:: What is needed ::
When you reproduce these records, keep every word exactly and drop the images.

[Source data]
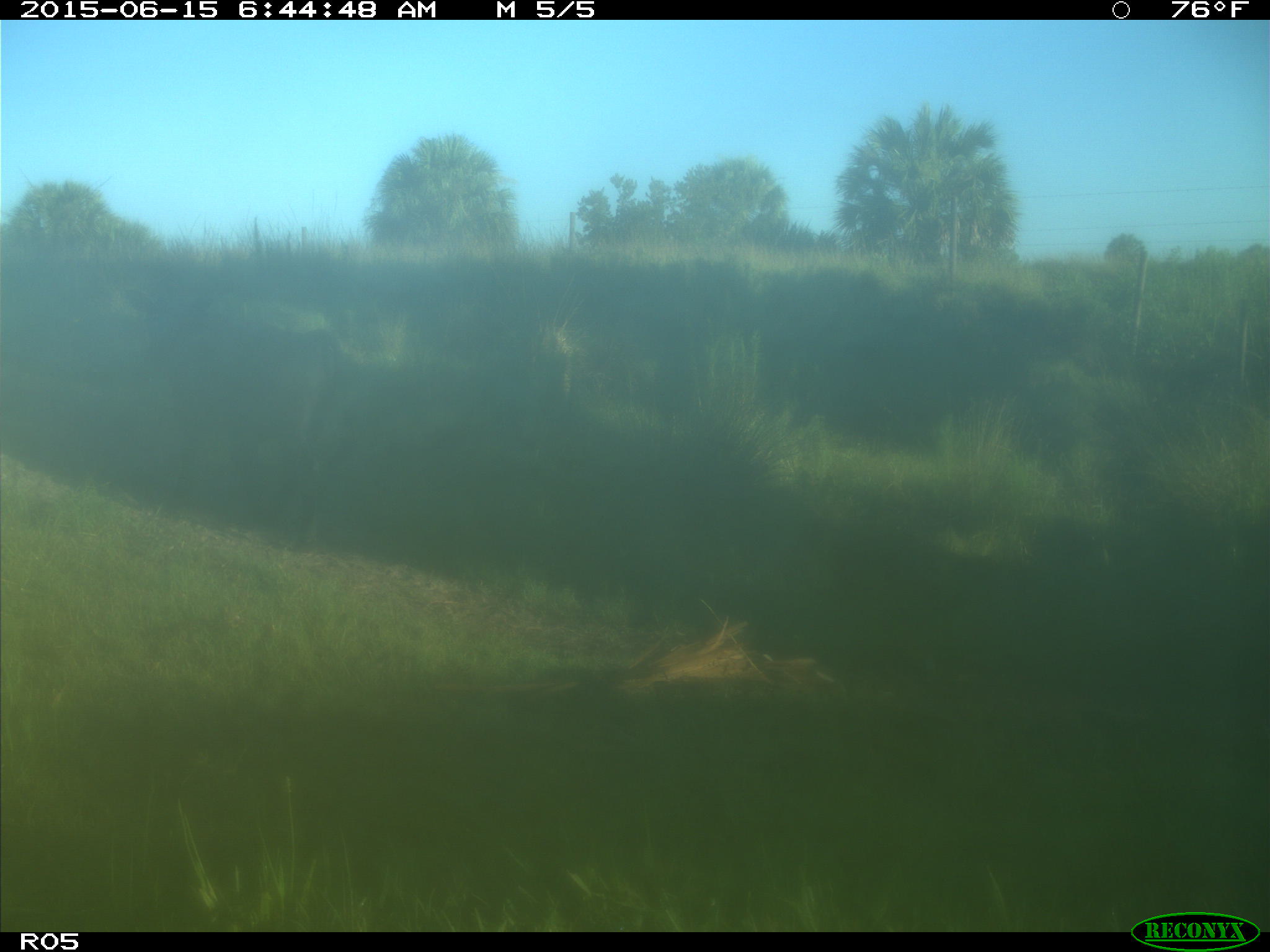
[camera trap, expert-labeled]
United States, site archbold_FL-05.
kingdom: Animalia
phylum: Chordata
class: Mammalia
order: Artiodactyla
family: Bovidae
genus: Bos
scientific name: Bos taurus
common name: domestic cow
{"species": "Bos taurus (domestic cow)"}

:: Problem solution ::
[camera trap, expert-labeled]
United States, site archbold_FL-05.
kingdom: Animalia
phylum: Chordata
class: Mammalia
order: Artiodactyla
family: Bovidae
genus: Bos
scientific name: Bos taurus
common name: domestic cow
{"species": "Bos taurus (domestic cow)"}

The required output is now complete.